For the past decade or so, substance abuse counselors, law enforcement and families have been faced with a particularly pernicious problem: the skyrocketing abuse of prescription drugs. Instead of the elaborate schemes involved in getting, illegal drugs such as heroin or cocaine, painkillers like OxyContin and Vicodin are often easily procured from a medicine cabinet. In spite of educational campaigns, bottle collection programs and improved prescription-drug monitoring in some states, the problem continues, seemingly unabated – requiring a coordinated effort from physicians, pharmacists and families.
In all of the New England states except Vermont, drugs, both prescription and illicit, now cause more deaths than car accidents. Between 1998 and 2008, the number of people seeking treatment for painkiller addiction climbed 400 percent, according to the Substance Abuse and Mental Health Services Administration. In Massachusetts, the OxyContin addiction rate has increased by 950 percent over the last 10 years, according to a report by the Legislature’s OxyContin and Heroin Commission.
Although powerful painkillers have been widely used for at least the past few decades – before that, they were not so often prescribed unless the pain was linked to cancer – more recent years have seen the development of more powerful and more addictive, drugs. OxyContin, which the FDA approved in 1995, “blew this up,” says Michael Levy, Ph.D., director of Clinical Treatment Services at CAB Health and Recovery Services, Inc. in Peabody, Mass. “People started getting alarmed.”

══════════════════════════════

Goal of the exercise: Extract the part of the passage on prescription drug abuse from "In all of the" to "and Heroin Commission.". The records have nothing to do with the passage on prescription drug abuse.

══════════════════════════════

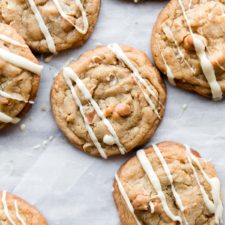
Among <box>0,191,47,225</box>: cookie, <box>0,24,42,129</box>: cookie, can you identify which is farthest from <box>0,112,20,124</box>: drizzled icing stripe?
<box>0,191,47,225</box>: cookie

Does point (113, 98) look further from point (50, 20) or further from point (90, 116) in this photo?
point (50, 20)

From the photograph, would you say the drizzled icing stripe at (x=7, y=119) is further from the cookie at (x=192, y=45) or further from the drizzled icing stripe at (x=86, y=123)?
the cookie at (x=192, y=45)

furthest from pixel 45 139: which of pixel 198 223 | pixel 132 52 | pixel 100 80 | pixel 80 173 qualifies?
pixel 198 223

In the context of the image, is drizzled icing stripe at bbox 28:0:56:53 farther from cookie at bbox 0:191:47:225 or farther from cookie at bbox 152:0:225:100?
cookie at bbox 0:191:47:225

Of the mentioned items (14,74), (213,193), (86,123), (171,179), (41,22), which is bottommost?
(213,193)

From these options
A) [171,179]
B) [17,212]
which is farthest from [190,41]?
[17,212]

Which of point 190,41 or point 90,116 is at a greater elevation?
point 190,41
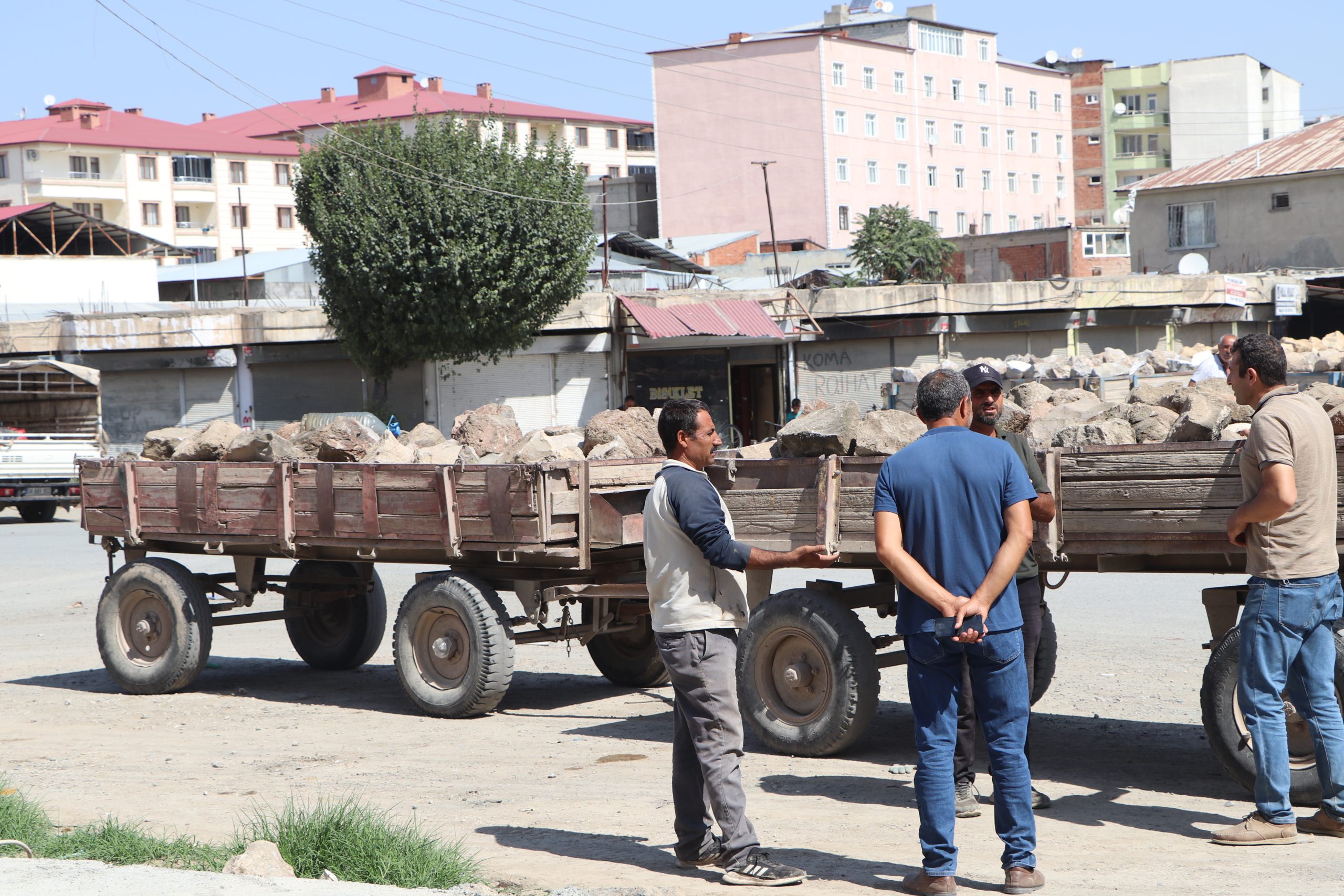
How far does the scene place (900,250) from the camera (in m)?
44.6

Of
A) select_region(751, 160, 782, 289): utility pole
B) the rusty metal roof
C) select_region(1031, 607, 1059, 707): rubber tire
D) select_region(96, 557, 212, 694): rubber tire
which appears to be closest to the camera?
select_region(1031, 607, 1059, 707): rubber tire

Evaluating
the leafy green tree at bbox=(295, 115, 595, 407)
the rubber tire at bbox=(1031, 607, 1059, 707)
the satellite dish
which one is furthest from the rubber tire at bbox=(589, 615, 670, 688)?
the satellite dish

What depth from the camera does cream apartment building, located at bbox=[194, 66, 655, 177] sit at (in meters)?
77.0

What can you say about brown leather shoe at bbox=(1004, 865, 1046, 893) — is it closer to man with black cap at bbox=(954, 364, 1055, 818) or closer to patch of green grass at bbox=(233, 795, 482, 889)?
man with black cap at bbox=(954, 364, 1055, 818)

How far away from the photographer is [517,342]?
31766 mm

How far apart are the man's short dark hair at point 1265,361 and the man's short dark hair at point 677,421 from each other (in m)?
2.07

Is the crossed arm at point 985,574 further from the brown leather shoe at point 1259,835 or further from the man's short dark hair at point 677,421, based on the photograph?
the brown leather shoe at point 1259,835

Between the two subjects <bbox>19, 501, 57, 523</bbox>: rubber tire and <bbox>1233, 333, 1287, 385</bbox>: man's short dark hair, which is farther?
<bbox>19, 501, 57, 523</bbox>: rubber tire

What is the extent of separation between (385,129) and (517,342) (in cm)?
587

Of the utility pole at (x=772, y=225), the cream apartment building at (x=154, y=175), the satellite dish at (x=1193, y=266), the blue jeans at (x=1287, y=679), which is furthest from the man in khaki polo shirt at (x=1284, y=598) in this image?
the cream apartment building at (x=154, y=175)

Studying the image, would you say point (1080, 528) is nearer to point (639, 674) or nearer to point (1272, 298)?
point (639, 674)

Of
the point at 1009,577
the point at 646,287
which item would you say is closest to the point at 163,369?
the point at 646,287

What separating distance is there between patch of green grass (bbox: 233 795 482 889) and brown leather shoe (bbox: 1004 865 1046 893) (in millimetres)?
1877

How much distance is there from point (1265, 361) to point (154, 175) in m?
71.0
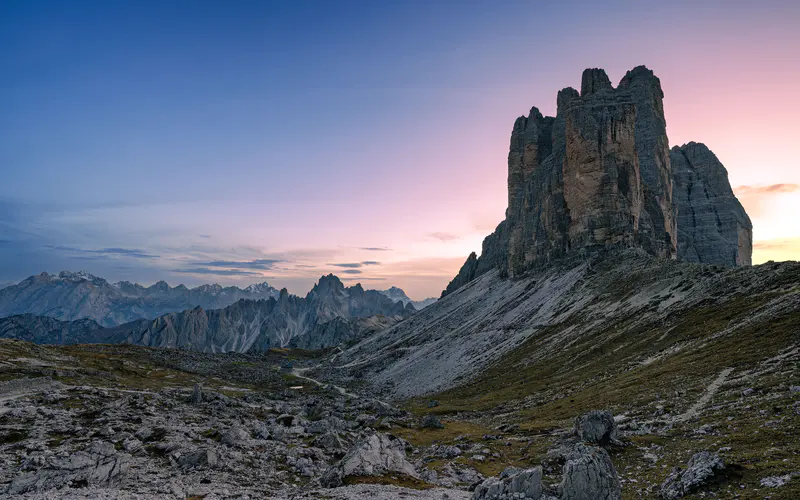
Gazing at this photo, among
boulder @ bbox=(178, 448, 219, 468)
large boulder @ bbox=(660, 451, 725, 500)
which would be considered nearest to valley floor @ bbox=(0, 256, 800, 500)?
boulder @ bbox=(178, 448, 219, 468)

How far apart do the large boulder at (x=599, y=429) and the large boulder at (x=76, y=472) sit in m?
35.8

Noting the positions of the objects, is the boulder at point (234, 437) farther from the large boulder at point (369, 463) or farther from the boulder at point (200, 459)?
the large boulder at point (369, 463)

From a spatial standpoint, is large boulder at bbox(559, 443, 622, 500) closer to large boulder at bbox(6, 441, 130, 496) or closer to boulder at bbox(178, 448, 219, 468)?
boulder at bbox(178, 448, 219, 468)

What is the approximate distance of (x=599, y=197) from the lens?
158125 millimetres

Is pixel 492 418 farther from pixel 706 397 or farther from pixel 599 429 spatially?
pixel 599 429

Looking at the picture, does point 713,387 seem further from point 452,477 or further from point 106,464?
point 106,464

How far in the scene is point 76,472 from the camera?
27625mm

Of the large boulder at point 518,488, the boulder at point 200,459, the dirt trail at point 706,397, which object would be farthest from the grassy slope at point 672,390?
the boulder at point 200,459

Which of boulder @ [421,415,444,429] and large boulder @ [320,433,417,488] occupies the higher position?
large boulder @ [320,433,417,488]

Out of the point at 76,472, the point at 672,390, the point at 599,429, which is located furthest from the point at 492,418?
the point at 76,472

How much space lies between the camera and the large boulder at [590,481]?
21484mm

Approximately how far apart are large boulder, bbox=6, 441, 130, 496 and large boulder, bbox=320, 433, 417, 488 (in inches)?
577

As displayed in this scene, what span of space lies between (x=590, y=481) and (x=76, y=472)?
33.1m

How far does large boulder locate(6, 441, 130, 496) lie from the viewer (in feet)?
83.3
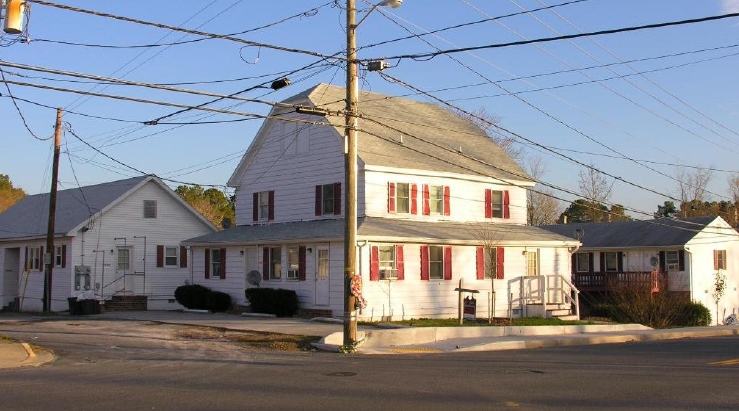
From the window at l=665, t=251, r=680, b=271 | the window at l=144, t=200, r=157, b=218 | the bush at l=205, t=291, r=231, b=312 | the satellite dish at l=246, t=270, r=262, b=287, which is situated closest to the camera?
the satellite dish at l=246, t=270, r=262, b=287

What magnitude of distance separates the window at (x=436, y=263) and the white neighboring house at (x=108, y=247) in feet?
39.3

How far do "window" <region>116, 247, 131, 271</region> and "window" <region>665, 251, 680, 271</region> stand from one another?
2979 centimetres

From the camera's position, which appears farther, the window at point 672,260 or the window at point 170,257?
the window at point 672,260

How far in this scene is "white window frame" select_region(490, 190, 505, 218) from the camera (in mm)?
37906

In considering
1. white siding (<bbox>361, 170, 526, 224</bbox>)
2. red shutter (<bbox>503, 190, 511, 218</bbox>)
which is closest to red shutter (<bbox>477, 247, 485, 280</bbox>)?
white siding (<bbox>361, 170, 526, 224</bbox>)

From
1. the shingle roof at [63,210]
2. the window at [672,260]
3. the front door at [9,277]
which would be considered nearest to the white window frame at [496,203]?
the window at [672,260]

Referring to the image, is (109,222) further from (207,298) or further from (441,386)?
(441,386)

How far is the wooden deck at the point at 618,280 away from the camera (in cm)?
4220

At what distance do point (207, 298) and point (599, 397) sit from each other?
2459 cm

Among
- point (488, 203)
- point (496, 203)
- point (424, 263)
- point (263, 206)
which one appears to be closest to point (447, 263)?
point (424, 263)

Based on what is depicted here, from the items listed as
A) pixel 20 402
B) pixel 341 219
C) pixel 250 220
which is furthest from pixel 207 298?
pixel 20 402

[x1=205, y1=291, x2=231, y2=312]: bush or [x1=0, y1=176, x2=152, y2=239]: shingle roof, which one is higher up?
[x1=0, y1=176, x2=152, y2=239]: shingle roof

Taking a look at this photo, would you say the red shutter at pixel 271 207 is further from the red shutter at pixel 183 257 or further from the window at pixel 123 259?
the window at pixel 123 259

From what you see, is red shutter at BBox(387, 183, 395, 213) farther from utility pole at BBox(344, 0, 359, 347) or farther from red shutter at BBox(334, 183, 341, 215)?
utility pole at BBox(344, 0, 359, 347)
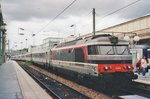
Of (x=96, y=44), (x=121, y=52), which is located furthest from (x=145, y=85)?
(x=96, y=44)

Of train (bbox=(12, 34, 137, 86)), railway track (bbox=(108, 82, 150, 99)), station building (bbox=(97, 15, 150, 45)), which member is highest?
station building (bbox=(97, 15, 150, 45))

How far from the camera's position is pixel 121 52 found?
64.5ft

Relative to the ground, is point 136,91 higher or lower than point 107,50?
lower

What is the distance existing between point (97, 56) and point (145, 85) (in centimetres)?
367

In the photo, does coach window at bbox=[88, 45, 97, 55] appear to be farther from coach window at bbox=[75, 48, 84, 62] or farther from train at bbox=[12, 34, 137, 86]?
coach window at bbox=[75, 48, 84, 62]

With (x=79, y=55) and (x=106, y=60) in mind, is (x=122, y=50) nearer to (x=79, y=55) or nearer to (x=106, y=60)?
(x=106, y=60)

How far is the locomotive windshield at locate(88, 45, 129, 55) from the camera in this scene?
63.5 ft

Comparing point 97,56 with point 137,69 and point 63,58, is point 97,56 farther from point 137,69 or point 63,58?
point 137,69

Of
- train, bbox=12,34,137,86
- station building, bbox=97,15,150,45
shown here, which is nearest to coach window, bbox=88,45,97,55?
train, bbox=12,34,137,86

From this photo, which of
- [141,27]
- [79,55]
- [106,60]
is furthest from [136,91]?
[141,27]

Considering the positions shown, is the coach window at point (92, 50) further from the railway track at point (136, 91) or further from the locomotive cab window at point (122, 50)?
the railway track at point (136, 91)

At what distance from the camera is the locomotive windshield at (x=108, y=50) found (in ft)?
63.5

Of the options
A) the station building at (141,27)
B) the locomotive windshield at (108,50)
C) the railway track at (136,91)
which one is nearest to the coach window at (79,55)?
the locomotive windshield at (108,50)

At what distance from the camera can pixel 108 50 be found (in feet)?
64.0
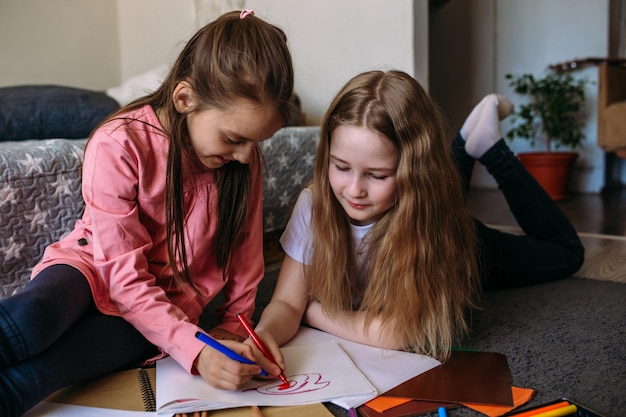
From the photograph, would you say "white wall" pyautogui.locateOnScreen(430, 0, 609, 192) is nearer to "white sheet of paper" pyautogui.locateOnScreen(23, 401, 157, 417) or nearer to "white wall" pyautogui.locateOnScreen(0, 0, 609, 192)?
"white wall" pyautogui.locateOnScreen(0, 0, 609, 192)

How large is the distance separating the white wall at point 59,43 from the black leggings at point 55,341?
5.80ft

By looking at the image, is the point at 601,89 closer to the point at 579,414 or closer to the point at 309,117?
the point at 309,117

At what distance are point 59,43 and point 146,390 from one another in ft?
6.70

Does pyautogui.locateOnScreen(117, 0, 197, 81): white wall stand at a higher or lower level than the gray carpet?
higher

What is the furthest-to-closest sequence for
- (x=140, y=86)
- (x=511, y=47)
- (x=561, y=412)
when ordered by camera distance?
(x=511, y=47) → (x=140, y=86) → (x=561, y=412)

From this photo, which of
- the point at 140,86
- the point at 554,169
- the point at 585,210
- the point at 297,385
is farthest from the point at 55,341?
the point at 554,169

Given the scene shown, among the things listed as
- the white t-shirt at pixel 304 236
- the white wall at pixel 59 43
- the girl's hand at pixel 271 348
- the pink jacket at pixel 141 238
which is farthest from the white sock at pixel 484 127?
the white wall at pixel 59 43

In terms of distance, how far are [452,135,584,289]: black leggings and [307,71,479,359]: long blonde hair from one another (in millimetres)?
321

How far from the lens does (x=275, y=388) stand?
0.79 metres

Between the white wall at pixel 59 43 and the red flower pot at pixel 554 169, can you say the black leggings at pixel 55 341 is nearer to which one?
the white wall at pixel 59 43

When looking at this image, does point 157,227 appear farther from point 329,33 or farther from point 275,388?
point 329,33

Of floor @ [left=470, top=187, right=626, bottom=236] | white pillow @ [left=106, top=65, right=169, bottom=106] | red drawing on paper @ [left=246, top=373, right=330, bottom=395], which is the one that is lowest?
floor @ [left=470, top=187, right=626, bottom=236]

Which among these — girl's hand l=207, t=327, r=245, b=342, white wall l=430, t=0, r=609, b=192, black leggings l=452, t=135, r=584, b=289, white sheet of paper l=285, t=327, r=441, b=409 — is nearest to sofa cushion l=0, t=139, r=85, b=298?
girl's hand l=207, t=327, r=245, b=342

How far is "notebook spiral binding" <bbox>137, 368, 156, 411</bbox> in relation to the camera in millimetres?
758
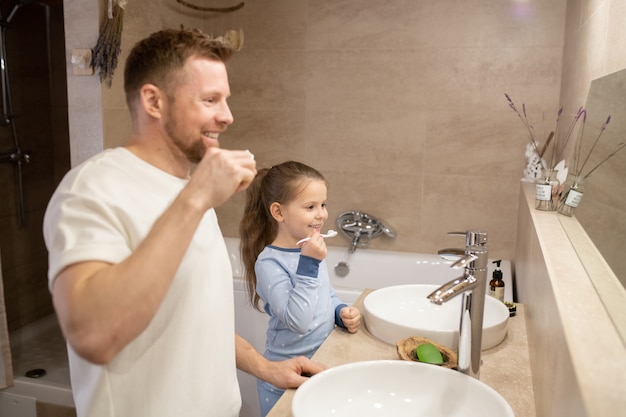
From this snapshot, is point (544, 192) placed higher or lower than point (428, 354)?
higher

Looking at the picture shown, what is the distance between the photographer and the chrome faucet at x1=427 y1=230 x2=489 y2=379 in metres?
1.07

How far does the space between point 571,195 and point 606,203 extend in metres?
0.45

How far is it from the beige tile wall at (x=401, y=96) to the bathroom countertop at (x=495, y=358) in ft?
5.64

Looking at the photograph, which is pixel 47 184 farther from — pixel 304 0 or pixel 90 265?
pixel 90 265

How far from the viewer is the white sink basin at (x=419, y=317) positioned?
135 centimetres

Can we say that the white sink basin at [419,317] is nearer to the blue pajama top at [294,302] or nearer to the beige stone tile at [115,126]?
the blue pajama top at [294,302]

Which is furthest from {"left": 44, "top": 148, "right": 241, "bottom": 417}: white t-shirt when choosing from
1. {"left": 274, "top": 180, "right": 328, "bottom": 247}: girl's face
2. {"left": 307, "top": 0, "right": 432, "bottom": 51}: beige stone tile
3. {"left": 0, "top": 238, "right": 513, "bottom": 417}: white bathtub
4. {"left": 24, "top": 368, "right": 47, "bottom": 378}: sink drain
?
{"left": 307, "top": 0, "right": 432, "bottom": 51}: beige stone tile

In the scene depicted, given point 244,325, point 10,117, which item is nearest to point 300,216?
point 244,325

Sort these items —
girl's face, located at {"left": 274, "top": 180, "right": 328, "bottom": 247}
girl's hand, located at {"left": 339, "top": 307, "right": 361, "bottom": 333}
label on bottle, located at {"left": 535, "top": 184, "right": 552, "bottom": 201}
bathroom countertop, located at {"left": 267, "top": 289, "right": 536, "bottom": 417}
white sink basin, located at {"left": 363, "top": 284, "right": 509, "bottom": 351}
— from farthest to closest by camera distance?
label on bottle, located at {"left": 535, "top": 184, "right": 552, "bottom": 201}, girl's face, located at {"left": 274, "top": 180, "right": 328, "bottom": 247}, girl's hand, located at {"left": 339, "top": 307, "right": 361, "bottom": 333}, white sink basin, located at {"left": 363, "top": 284, "right": 509, "bottom": 351}, bathroom countertop, located at {"left": 267, "top": 289, "right": 536, "bottom": 417}

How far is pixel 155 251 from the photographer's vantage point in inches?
30.3

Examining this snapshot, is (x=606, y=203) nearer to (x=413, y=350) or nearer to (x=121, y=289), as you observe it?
(x=413, y=350)

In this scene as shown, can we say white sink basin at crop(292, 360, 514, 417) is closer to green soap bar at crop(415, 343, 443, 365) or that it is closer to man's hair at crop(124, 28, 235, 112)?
green soap bar at crop(415, 343, 443, 365)

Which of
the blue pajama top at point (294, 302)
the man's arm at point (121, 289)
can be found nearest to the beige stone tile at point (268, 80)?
the blue pajama top at point (294, 302)

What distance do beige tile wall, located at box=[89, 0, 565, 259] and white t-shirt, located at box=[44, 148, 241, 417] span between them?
217 centimetres
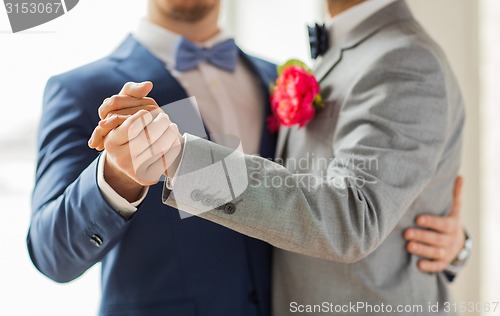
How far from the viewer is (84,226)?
103cm

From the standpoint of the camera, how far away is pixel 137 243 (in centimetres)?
119

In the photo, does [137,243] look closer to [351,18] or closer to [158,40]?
[158,40]

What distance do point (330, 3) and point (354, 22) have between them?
0.24 feet

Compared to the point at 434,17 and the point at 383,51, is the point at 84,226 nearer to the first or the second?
the point at 383,51

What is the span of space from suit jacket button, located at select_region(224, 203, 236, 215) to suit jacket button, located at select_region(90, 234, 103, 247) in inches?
9.2

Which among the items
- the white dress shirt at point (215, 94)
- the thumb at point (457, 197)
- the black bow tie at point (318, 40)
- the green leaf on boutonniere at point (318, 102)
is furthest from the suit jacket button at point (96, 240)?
the thumb at point (457, 197)

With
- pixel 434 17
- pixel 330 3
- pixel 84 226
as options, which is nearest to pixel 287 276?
pixel 84 226

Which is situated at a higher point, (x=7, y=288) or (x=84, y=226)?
(x=84, y=226)

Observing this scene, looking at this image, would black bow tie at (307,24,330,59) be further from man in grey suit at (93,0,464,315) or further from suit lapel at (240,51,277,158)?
suit lapel at (240,51,277,158)

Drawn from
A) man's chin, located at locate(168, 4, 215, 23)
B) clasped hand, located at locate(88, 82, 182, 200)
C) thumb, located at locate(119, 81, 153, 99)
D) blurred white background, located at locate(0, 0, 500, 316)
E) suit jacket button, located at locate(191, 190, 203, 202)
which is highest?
thumb, located at locate(119, 81, 153, 99)

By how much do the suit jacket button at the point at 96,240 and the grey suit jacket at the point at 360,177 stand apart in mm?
200

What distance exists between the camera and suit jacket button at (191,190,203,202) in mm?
889

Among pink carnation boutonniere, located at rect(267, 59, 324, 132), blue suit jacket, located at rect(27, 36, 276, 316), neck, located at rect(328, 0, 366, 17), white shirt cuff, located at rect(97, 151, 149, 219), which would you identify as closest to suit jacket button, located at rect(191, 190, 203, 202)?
white shirt cuff, located at rect(97, 151, 149, 219)

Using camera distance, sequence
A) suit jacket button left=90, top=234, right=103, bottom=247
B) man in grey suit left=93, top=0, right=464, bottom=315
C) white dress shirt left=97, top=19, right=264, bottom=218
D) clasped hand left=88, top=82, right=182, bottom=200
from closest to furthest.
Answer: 1. clasped hand left=88, top=82, right=182, bottom=200
2. man in grey suit left=93, top=0, right=464, bottom=315
3. suit jacket button left=90, top=234, right=103, bottom=247
4. white dress shirt left=97, top=19, right=264, bottom=218
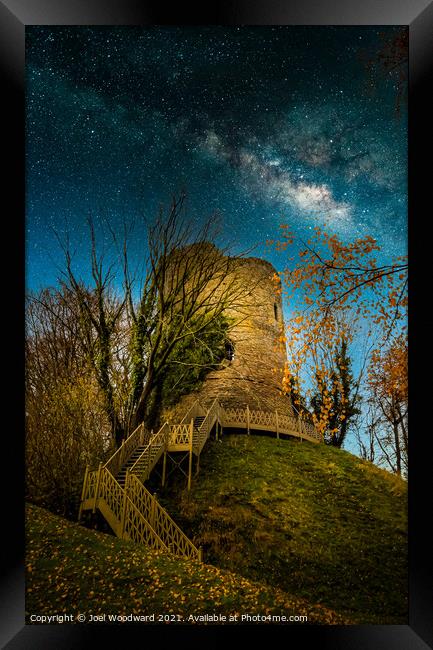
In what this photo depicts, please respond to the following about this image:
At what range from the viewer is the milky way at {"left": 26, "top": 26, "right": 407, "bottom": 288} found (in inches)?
144

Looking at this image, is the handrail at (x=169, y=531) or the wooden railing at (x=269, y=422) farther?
the wooden railing at (x=269, y=422)

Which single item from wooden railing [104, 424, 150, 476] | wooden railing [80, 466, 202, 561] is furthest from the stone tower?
wooden railing [80, 466, 202, 561]

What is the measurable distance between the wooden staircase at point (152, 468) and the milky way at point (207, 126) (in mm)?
1863

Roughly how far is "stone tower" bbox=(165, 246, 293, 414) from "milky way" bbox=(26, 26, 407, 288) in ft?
2.60

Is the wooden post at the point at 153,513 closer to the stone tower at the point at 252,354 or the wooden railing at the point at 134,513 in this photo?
the wooden railing at the point at 134,513

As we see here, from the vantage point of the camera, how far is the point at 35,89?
3660 millimetres

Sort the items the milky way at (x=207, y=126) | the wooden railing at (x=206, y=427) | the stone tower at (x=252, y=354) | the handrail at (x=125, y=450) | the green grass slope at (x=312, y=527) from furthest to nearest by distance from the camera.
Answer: the stone tower at (x=252, y=354)
the wooden railing at (x=206, y=427)
the handrail at (x=125, y=450)
the milky way at (x=207, y=126)
the green grass slope at (x=312, y=527)

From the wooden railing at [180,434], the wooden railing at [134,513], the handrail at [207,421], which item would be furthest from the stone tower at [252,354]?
the wooden railing at [134,513]

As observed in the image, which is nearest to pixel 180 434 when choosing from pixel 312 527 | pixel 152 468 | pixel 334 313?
pixel 152 468

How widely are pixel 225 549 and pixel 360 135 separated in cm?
390

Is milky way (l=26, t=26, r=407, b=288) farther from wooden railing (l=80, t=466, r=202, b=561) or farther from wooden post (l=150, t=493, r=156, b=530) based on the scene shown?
wooden post (l=150, t=493, r=156, b=530)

══════════════════════════════

Finished task:
In all of the New England states except Vermont, drugs, both prescription and illicit, now cause more deaths than car accidents. Between 1998 and 2008, the number of people seeking treatment for painkiller addiction climbed 400 percent, according to the Substance Abuse and Mental Health Services Administration. In Massachusetts, the OxyContin addiction rate has increased by 950 percent over the last 10 years, according to a report by the Legislature’s OxyContin and Heroin Commission.